For the next six years Curtis was an essential part of the Searchers' sound and contributed to the band's characteristic vocal harmonies with his distinctive voice, blending particularly well with the high-pitched voice of early band-mate Tony Jackson. Perhaps the finest example of this can be found in their rendition of "Ain't That Just Like Me", where Curtis sings the lead vocal, and Jackson chimes in with the chorus.

As well as playing drums, including the bongos, he introduced other forms of percussion to the band's sound, among them castanets, cowbells, and Spanish bells. The band's members took turns singing lead vocals, which allowed them to give longer and more frequent sets than most of their competitors. This would later contribute to Curtis' drug abuse, taking them both to stay awake and induce sleep.

The Searchers briefly rivaled the Beatles for popularity, having international hits with "Needles and Pins", "Sugar and Spice" and "Don't Throw Your Love Away".

Curtis wrote most of the band's original songs, and was constantly seeking obscure songs by other artists for them to record. Many of his finds were B-sides discovered in Brian Epstein's NEMS record shop, and upstairs in another record shop near the furniture store where he worked.

He was a manic individual given to great enthusiasm but prone to voicing trenchant views without considering the effect upon others. He antagonised Ray McFall, the owner of the Cavern Club, by saying that it was "a dreadful place", "stinky and sweaty".

Curtis rarely mixed socially with his fellow band members, preferring his own company. George Harrison referred to him as 'Mad Henry' but John Lennon indulged him.

A devout Roman Catholic throughout his life, Curtis would repair to a convent church in the early hours of Sunday morning after finishing the Saturday night set at the Star Club, St. Pauli, near Hamburg. At that time Curtis still had long hair, which was unusual for the time. He cut his hair when the band became popular, deciding that it would put off some potential record buyers.

— Information given —
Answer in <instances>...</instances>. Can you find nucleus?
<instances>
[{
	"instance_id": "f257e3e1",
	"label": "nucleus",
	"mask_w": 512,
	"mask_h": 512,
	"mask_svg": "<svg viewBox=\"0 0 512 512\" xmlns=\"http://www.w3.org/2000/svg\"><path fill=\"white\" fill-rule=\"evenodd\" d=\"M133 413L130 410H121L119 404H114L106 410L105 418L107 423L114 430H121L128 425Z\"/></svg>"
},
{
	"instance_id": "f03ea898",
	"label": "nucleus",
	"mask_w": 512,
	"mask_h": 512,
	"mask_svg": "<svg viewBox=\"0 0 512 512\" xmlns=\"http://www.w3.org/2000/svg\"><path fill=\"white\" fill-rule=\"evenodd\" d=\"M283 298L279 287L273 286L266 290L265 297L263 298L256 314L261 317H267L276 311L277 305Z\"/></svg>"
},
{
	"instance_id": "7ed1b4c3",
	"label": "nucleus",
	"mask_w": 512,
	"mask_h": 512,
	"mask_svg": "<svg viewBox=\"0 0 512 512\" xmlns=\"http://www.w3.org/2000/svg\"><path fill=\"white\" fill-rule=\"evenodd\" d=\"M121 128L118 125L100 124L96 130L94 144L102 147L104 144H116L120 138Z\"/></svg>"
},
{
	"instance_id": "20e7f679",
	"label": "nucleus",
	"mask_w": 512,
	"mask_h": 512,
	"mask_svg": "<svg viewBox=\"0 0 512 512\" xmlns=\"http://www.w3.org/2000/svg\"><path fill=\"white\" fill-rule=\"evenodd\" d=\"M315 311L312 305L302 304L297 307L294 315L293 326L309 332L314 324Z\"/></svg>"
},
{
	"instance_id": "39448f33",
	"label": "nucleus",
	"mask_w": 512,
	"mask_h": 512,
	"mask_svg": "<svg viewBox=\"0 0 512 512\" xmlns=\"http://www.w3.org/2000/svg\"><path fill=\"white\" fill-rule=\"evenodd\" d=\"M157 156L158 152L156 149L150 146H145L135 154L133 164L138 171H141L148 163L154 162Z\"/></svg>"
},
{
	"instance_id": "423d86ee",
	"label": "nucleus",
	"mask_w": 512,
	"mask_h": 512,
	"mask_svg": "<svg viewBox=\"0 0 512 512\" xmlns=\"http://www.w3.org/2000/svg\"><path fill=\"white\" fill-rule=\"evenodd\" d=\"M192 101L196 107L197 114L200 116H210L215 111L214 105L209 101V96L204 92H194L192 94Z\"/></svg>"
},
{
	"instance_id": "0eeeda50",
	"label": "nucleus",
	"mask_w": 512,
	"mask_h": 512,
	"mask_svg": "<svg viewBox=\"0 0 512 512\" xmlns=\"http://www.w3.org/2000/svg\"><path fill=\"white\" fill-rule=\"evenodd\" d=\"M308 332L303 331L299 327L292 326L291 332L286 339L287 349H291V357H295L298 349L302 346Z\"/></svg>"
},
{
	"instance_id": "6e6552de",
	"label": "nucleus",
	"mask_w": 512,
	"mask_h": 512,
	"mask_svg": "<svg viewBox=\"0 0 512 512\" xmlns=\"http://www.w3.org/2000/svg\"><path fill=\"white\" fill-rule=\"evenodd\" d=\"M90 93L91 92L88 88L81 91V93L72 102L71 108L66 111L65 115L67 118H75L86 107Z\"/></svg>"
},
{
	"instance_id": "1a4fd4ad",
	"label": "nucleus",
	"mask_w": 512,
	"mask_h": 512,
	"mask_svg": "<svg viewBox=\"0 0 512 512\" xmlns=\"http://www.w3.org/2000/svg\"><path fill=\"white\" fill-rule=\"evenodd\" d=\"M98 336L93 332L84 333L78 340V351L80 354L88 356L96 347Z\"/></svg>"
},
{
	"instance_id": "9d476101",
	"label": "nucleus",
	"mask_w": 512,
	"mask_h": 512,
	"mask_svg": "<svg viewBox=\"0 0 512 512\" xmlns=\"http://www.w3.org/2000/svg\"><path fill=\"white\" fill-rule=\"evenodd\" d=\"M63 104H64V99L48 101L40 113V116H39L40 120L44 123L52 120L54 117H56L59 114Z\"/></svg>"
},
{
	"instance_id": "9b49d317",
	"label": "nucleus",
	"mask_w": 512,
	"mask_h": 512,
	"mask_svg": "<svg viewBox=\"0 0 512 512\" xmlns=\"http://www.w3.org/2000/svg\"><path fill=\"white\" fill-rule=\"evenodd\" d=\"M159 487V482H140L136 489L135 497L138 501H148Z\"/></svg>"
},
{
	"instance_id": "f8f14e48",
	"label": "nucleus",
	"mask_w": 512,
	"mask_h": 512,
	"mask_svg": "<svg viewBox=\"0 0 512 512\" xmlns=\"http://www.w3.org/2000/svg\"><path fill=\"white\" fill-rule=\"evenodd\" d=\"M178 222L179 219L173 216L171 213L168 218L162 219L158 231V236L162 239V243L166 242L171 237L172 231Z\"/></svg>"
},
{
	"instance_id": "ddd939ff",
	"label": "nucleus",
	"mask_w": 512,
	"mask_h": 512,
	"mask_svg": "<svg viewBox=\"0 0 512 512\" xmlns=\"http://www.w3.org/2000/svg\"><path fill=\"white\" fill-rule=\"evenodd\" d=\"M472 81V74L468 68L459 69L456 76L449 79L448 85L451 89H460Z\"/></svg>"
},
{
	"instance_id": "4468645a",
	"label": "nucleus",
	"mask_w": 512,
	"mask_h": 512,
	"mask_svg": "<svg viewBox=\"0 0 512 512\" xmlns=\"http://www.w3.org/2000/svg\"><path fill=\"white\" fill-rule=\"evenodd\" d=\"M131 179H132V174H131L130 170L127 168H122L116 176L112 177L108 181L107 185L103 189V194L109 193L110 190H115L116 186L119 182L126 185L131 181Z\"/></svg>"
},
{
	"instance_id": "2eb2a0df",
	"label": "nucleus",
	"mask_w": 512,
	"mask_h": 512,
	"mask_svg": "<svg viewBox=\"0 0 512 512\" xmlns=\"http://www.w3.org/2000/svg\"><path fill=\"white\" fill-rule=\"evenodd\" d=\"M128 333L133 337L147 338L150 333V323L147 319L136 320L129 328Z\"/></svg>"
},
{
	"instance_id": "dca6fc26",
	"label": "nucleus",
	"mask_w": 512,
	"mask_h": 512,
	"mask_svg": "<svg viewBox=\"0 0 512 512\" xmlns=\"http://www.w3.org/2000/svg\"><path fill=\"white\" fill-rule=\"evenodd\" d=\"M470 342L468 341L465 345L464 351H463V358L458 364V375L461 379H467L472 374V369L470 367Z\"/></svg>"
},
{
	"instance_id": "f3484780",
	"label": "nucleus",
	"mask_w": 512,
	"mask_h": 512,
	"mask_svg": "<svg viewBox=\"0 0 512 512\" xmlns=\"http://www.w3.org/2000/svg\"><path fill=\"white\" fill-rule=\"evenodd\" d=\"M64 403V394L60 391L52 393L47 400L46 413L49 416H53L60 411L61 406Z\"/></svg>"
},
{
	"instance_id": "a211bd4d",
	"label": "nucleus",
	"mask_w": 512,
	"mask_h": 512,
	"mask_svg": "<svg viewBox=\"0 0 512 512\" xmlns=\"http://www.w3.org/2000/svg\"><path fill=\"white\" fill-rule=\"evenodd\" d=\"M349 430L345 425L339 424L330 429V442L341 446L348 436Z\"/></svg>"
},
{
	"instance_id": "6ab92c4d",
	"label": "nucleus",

— Required work —
1. In the passage about Curtis and the Searchers, which forms of percussion besides drums did Curtis introduce to the band's sound?
2. Write the next part of the passage about Curtis and the Searchers, picking up after its final sentence.

— Responses to the tasks —
1. Castanets, cowbells, and Spanish bells.

2.
Curtis met his girlfriend, Annette Kuntze, in St. Pauli, and she returned to live with him in Knightsbridge, London. She took photographs for some of the Pye record sleeves and was responsible for the sullen look affected by the band.

Another visitor to the flat was Jackie DeShannon, who co-wrote several Searchers songs with Sharon Sheeley, whom she introduced to Curtis.

The Searchers returned to the Star Club to fulfil a prior booking after they had become successful in England. "I found "Love Potion Number 9" in a back-street, second-hand shop in Hamburg." Curtis later said. "I saw this 45 with a triangle in the middle and I thought: I've got to have it, it’s such a weird looking record. I took my little portable electric record-player to Germany and I played "Love Potion Number 9" and I thought: This is excellent."

Curtis left The Searchers in mid 1966, after an extensive tour of the Philippines, Hong Kong and Australia, with the Rolling Stones. Accounts of the break-up differ, but there were some significant incidents during the tour and Curtis had become unreliable. Curtis hated Australia and he was abusing a variety of substances to the point where he fell off the stage at one venue. The other members of the band emptied his stash of drugs down the lavatory.

==After the Searchers==
When he left the Searchers, Curtis rang his friend, Klas Burling, who was in charge of the Swedish radio station for whom the band had recorded sessions in 1964. Burling told him to come to Sweden to get himself straight.

Upon his return to London from Sweden, Curtis recorded his only solo single, the Joe South song "Aggravation" (backed with "Have I Done Something Wrong?"). The other musicians included Jimmy Page, Joe Moretti, John Paul Jones, and Vic Flick & Bobby Graham on that record. "I did my Tom Jones hard rock voice and I was really loud," Curtis would say later. Though "Aggravation" failed to chart in the UK, it reached number 9 on Tio i Topp in Sweden. Although he recorded a cover version of the Walker Brothers's (Baby) You Don't Have to Tell Me, he never released another single.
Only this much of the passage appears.